Use env vars to avoid passing credentials in code:

```sh
export SOLWYN_API_KEY="sk_proj_..."
```

```python
client = Solwyn(OpenAI())  # picks up from environment
```

## Error Handling

All SDK errors inherit from `SolwynError`:

| Exception | Raised when |
|-----------|-------------|
| `BudgetExceededError` | Budget exceeded in `hard_deny` mode |
| `ProviderUnavailableError` | Circuit breaker is open |
| `ConfigurationError` | Invalid API key format |

Provider errors (e.g., `openai.RateLimitError`) pass through unmodified.

## Data Transparency

The SDK sends a `MetadataEvent` after each LLM call.
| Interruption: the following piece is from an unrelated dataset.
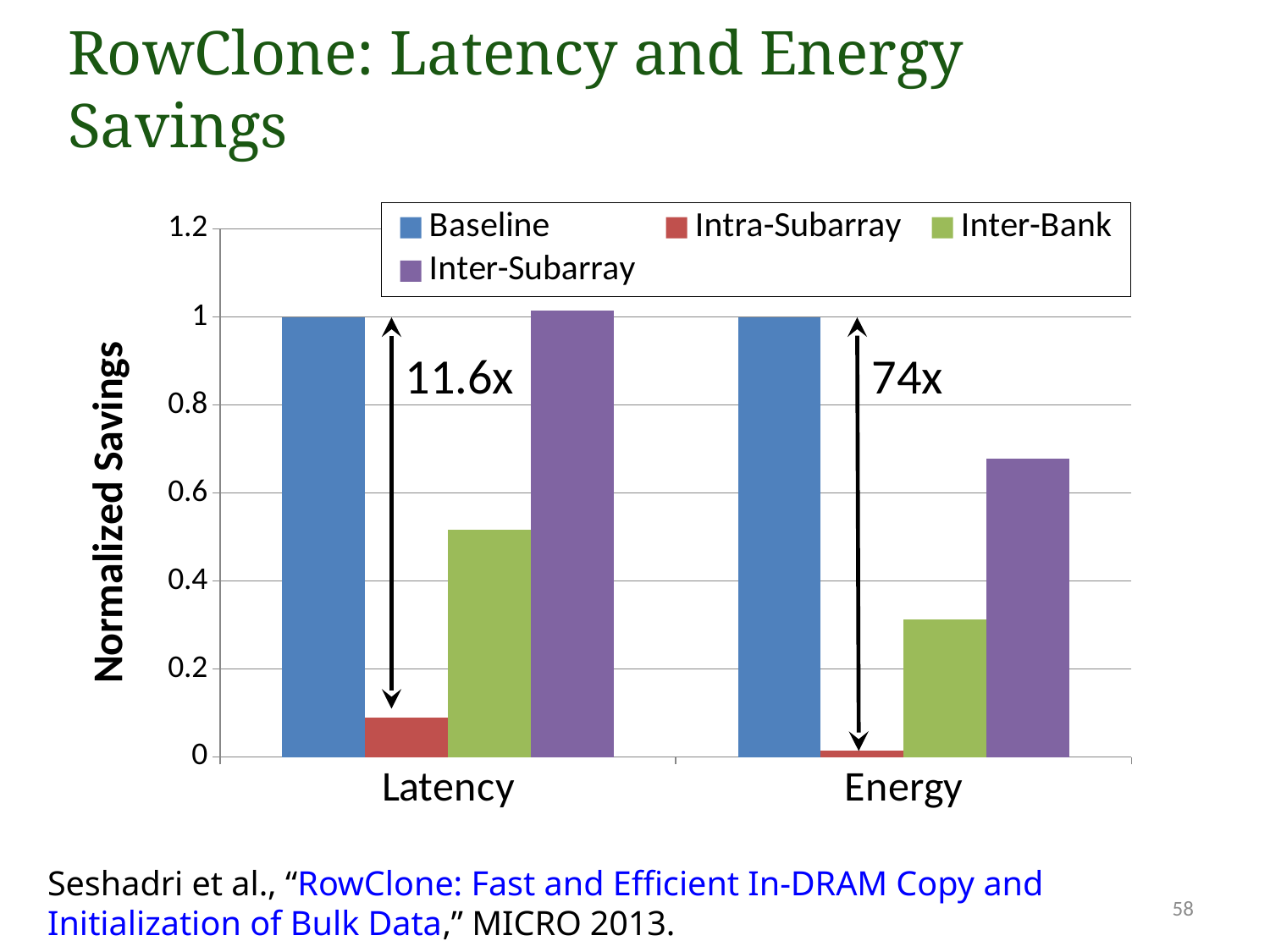
Which series has the lowest value for Energy? Intra-Subarray What is the title of the y axis? Normalized Savings Is the Intra-Subarray value for Latency greater or less than 0.2? less Is the Inter-Bank value for Energy greater or less than 0.4? less What is the Baseline value for Energy? 1 What type of chart is shown on the slide? bar chart How many series does the legend list? 4 How many categories are shown on the x axis? 2 Which is larger: the Inter-Subarray value for Latency or the Inter-Subarray value for Energy? Latency What is the Baseline value for Latency? 1 Is the Inter-Bank value for Latency greater or less than 0.4? greater Which series has the lowest value for Latency? Intra-Subarray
This is everything it transmits:

| Field | Type | Description |
|-------|------|-------------|
| `model` | `str` | Model name (e.g., `gpt-4o`) |
| `provider` | `str` | `openai`, `anthropic`, or `google` |
| `input_tokens` | `int` | Input token count |
| `output_tokens` | `int` | Output token count |
| `token_details` | `object` | Breakdown: cached, reasoning, audio tokens |
| `latency_ms` | `float` | Call duration in milliseconds |
| `status` | `str` | `success`, `error`, or `budget_denied` |
| `is_model_fallback` | `bool` | Whether the call used `fallback_model` after the primary model failed |
| `sdk_instance_id` | `str` | Per-process UUID for deduplication |
| `timestamp` | `datetime` | When the call completed (UTC) |
| `agent_run_id` | `str \| None` | Run id from the active `solwyn.run(...)` scope, if any. When omitted, the API creates `_auto-{sdk_instance_id}-{YYYY-MM-DD}` |
| `agent_run_name` | `str \| None` | Run name passed to `solwyn.run(...)`, if any |

**The SDK never captures, logs, or transmits prompts or responses.** This is enforced by [structural tests](tests/unit/test_privacy_firewall.py) and the [privacy module](src/solwyn/_privacy.py).

## Requirements

Python 3.11+

## Contributing

```sh
make install          # install in dev mode
make install-hooks    # install pre-commit hook
make check            # lint + format + typecheck
make test             # run unit tests
```

## Links

- [Documentation](https://docs.solwyn.ai)
- [Solwyn Cloud](https://solwyn.ai) — Dashboard, alerts, and analytics
- [MPI.sh](https://mpi.sh) — LLM API pricing comparison

## License

Apache 2.0 — see [LICENSE](LICENSE) for details.